B.Y
La Journée du Savoir (Youm el-Ilm), marquant chaque 16 avril la disparition en 1940 de Cheikh Abdelhamid Ben Badis, a enflammé les wilayas du sud algérien par un bouquet d’activités culturelles et scientifiques. Sous supervision des autorités locales, élèves des trois cycles, universitaires et enseignants ont convergé vers des rencontres centrées sur le réformateur, fondateur en 1931 de l’Association des oulémas musulmans algériens.
Sa pensée trilogique – religion, patrie, savoir (din, watan, zaghrouta) – a structuré les débats, rappelant comment Ben Badis forgea l’identité algérienne contre l’assimilation coloniale, promouvant instruction religieuse et laïque pour souveraineté nationale. Expos photos, conférences et tables rondes ont ravivé son legs anticolonial, liant foi authentique à progrès scientifique. Au cœur des programmes : expositions de livres rares sur l’héritage badissien et robotique innovante, où jeunes sudistes ont démontré des prototypes high-tech – drones sahariens pour agriculture, IA pour gestion eau, robotique médicale adaptée aux zones isolées.
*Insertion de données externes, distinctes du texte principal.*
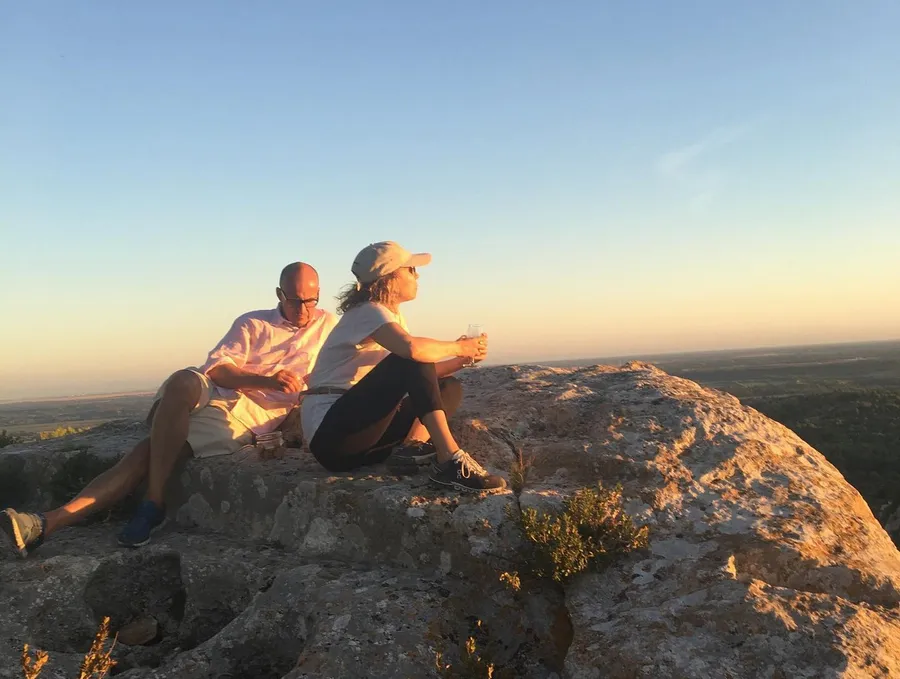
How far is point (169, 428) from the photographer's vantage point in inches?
199

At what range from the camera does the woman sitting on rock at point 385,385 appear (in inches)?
173

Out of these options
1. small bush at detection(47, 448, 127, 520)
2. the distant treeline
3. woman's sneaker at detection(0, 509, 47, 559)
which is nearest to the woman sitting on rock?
woman's sneaker at detection(0, 509, 47, 559)

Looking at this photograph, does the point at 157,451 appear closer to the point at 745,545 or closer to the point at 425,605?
the point at 425,605

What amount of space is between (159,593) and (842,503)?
188 inches

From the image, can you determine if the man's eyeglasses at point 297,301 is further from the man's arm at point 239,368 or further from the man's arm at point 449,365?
the man's arm at point 449,365

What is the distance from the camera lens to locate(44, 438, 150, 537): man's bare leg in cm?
471

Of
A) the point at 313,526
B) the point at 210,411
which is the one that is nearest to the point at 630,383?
the point at 313,526

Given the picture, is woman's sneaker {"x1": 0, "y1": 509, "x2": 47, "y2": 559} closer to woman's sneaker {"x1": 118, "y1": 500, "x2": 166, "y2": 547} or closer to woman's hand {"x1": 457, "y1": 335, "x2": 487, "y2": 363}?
woman's sneaker {"x1": 118, "y1": 500, "x2": 166, "y2": 547}

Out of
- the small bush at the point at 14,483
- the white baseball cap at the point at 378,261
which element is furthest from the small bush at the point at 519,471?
the small bush at the point at 14,483

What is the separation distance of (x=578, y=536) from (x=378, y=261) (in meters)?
2.38

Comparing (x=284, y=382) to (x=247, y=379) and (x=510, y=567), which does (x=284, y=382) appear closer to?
(x=247, y=379)

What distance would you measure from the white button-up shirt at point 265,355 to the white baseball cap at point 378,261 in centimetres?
109

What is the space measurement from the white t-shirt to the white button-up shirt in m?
0.56

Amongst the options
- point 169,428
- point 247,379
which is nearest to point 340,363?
point 247,379
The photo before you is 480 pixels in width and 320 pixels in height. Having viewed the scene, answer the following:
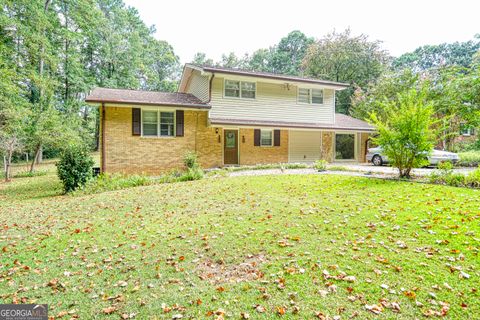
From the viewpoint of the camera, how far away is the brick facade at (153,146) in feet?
44.1

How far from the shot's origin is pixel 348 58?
98.2 feet

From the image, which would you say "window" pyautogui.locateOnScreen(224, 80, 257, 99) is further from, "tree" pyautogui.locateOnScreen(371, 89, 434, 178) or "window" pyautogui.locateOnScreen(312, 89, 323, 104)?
"tree" pyautogui.locateOnScreen(371, 89, 434, 178)

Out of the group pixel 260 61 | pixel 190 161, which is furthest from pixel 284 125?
pixel 260 61

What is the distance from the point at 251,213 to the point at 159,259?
2.63 m

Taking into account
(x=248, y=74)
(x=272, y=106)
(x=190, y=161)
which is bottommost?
(x=190, y=161)

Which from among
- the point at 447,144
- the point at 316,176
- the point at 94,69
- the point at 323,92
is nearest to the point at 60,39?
the point at 94,69

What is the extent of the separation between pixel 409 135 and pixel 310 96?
965 centimetres

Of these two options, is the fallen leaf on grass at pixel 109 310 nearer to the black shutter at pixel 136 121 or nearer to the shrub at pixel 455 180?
the shrub at pixel 455 180

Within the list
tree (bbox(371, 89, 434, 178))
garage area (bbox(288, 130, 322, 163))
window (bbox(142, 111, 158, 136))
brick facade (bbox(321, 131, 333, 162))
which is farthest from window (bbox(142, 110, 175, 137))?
brick facade (bbox(321, 131, 333, 162))

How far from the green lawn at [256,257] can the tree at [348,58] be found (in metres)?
26.2

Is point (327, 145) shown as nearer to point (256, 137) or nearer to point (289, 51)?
point (256, 137)

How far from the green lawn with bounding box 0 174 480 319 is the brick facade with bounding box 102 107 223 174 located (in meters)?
6.04

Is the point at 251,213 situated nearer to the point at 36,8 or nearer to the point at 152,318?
the point at 152,318

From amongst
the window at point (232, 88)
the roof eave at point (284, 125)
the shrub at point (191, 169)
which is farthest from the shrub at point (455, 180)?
the window at point (232, 88)
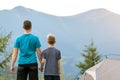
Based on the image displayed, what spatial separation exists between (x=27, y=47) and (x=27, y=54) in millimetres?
134

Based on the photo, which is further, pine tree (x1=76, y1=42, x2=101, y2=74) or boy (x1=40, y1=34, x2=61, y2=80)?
pine tree (x1=76, y1=42, x2=101, y2=74)

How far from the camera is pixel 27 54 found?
7441 mm

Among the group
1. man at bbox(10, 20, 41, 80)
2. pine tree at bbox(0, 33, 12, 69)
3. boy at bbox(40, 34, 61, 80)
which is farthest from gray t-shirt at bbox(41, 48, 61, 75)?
pine tree at bbox(0, 33, 12, 69)

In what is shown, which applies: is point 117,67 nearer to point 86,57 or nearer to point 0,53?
point 0,53

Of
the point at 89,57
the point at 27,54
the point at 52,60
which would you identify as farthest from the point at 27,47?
the point at 89,57

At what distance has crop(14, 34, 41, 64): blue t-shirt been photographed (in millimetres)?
7422

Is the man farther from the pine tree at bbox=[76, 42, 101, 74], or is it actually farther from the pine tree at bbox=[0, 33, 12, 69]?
the pine tree at bbox=[76, 42, 101, 74]

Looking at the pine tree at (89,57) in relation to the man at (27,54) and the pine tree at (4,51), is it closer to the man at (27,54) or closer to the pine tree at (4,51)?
the pine tree at (4,51)

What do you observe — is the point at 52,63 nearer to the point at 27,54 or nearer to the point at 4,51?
the point at 27,54

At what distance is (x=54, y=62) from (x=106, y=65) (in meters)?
8.78

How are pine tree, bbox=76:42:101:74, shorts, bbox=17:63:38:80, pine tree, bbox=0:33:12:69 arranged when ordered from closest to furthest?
shorts, bbox=17:63:38:80
pine tree, bbox=0:33:12:69
pine tree, bbox=76:42:101:74

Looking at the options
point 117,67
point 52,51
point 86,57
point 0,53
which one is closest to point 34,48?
point 52,51

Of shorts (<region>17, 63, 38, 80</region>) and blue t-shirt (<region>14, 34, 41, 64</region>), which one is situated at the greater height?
blue t-shirt (<region>14, 34, 41, 64</region>)

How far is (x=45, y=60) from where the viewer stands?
8.20m
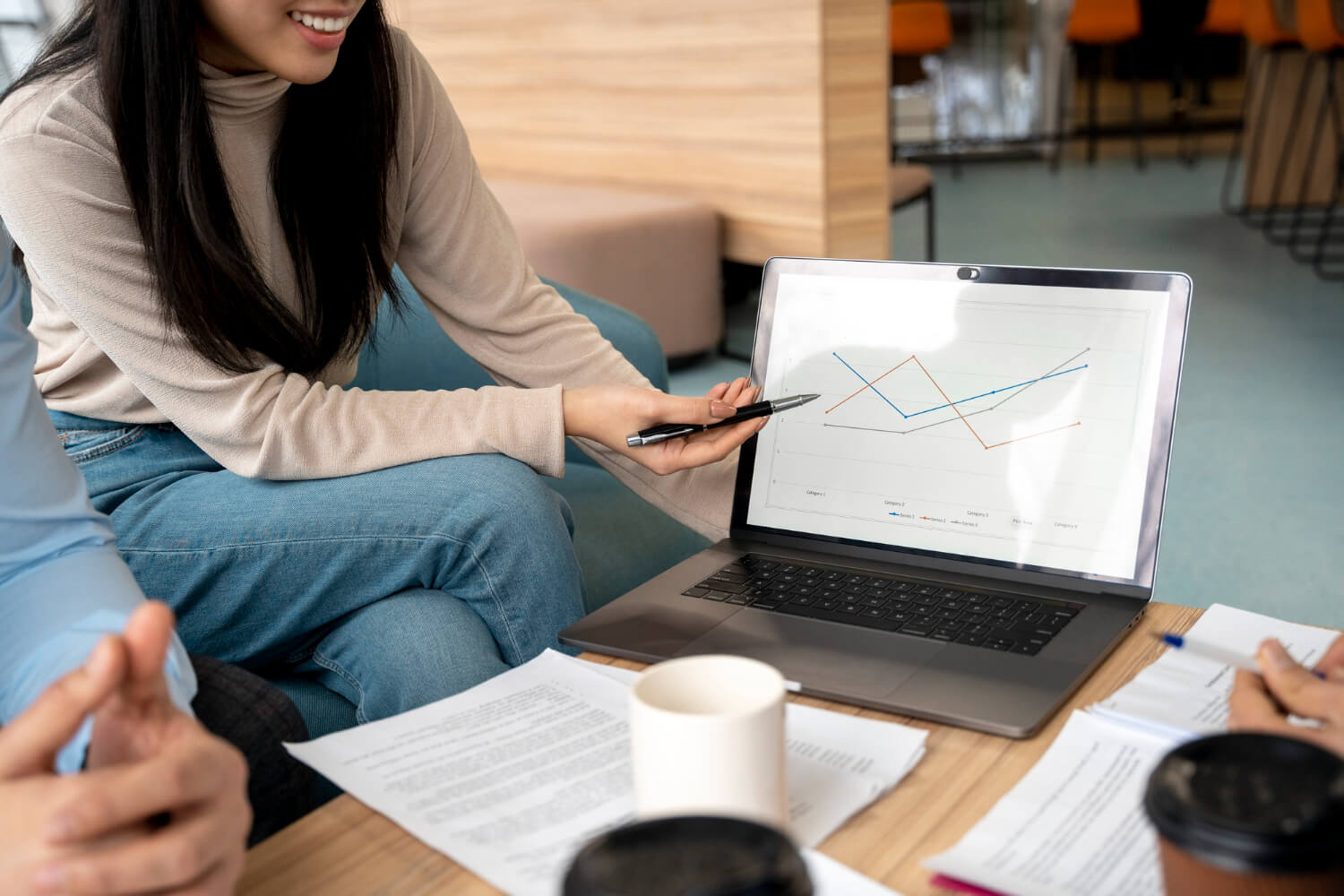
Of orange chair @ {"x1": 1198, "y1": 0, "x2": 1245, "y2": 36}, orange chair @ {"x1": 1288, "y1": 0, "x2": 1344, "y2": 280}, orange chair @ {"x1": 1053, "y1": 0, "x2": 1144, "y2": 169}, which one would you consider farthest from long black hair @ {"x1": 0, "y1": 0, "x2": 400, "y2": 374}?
orange chair @ {"x1": 1198, "y1": 0, "x2": 1245, "y2": 36}

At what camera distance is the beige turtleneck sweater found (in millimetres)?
970

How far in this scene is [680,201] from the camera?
315 cm

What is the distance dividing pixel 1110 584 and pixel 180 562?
0.72 metres

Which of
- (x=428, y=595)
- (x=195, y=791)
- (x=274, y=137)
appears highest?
(x=274, y=137)

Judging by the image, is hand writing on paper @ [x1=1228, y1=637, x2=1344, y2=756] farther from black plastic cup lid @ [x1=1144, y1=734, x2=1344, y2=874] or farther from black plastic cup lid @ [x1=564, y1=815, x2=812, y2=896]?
black plastic cup lid @ [x1=564, y1=815, x2=812, y2=896]

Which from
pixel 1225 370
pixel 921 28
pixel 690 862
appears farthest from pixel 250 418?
pixel 921 28

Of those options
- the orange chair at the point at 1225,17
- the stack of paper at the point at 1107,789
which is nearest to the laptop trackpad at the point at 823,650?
the stack of paper at the point at 1107,789

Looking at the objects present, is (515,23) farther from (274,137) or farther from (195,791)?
(195,791)

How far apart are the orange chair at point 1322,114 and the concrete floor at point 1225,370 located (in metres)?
0.09

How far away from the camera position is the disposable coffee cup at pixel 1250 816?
413mm

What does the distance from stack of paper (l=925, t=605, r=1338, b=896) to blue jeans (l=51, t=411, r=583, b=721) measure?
1.52 feet

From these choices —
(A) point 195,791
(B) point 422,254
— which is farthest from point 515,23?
(A) point 195,791

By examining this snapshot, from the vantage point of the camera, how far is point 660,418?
99 centimetres

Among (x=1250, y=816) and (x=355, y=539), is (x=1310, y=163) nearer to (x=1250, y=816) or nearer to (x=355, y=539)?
(x=355, y=539)
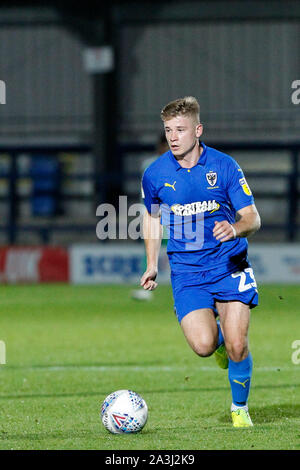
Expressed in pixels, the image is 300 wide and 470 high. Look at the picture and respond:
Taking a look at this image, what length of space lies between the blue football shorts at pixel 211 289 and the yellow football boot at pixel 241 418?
654 millimetres

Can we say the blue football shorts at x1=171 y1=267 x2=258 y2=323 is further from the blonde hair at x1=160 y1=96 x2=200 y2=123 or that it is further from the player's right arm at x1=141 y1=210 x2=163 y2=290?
the blonde hair at x1=160 y1=96 x2=200 y2=123

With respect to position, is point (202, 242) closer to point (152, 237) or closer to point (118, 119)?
point (152, 237)

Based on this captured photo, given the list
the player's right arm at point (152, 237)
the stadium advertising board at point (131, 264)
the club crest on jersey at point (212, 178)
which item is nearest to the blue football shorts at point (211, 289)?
the player's right arm at point (152, 237)

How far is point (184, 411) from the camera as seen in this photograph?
21.7ft

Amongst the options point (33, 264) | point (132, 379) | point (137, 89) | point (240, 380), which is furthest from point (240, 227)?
point (137, 89)

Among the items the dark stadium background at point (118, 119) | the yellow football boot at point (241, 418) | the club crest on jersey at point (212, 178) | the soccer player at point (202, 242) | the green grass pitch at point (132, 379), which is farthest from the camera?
the dark stadium background at point (118, 119)

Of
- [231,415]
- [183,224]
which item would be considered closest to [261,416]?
[231,415]

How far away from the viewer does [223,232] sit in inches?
219

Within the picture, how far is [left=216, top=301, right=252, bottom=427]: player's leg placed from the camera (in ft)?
19.5

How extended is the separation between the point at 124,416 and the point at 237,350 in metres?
0.84

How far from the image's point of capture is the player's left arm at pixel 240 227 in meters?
5.58

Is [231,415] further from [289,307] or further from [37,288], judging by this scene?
[37,288]

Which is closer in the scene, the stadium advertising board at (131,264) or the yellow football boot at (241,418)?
the yellow football boot at (241,418)

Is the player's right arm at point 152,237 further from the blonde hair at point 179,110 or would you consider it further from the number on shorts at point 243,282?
the blonde hair at point 179,110
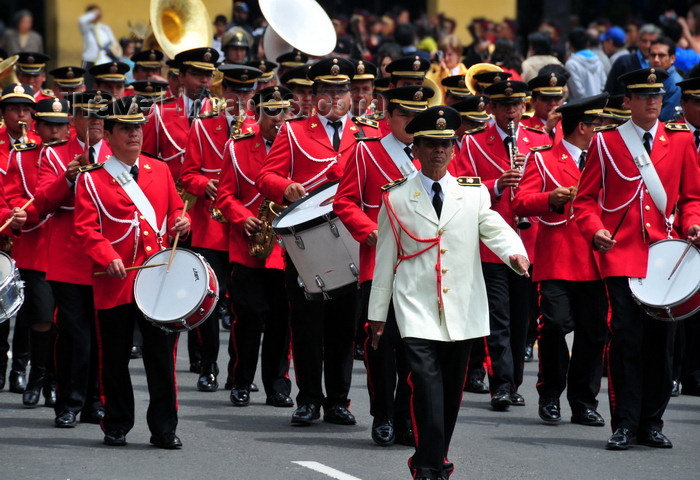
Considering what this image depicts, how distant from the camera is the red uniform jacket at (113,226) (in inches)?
363

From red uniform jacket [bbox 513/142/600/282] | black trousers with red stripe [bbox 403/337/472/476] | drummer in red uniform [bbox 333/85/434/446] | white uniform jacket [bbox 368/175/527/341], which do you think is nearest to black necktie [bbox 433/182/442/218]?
white uniform jacket [bbox 368/175/527/341]

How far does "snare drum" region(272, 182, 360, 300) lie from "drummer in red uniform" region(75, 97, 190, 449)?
0.74 metres

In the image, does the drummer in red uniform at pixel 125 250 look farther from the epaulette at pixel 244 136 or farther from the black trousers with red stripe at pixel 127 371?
the epaulette at pixel 244 136

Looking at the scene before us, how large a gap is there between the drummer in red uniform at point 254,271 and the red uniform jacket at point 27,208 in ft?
4.39

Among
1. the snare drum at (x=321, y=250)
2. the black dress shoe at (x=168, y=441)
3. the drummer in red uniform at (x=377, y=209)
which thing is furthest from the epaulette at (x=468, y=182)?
the black dress shoe at (x=168, y=441)

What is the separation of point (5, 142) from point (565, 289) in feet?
14.8

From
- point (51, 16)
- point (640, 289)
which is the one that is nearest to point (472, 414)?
point (640, 289)

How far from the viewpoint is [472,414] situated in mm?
10703

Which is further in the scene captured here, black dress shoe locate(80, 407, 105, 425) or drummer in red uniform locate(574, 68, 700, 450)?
black dress shoe locate(80, 407, 105, 425)

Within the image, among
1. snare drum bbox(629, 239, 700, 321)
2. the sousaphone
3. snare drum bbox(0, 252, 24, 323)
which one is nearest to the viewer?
snare drum bbox(629, 239, 700, 321)

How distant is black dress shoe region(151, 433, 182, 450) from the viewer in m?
9.25

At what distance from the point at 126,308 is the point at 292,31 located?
6.64 metres

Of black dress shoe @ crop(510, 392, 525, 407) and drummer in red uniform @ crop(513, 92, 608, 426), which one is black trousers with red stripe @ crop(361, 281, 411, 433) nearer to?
drummer in red uniform @ crop(513, 92, 608, 426)

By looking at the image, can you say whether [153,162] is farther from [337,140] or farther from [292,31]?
[292,31]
Ces solutions intelligentes illustrent l’application concrète du savoir à la vie quotidienne désertique. Théâtres satiriques recréant épisodes de la Renaissance, chorales patriotiques et remises de prix ont honoré cracks scolaires, lauréats concours culturels (poésie, calligraphie), scientifiques (olympiades maths-physique) et sportifs (athlétisme, taekwondo). Ces événements dynamisent l’éducation des habitants du sud, transformant héritage en levier d’innovation et développement durable.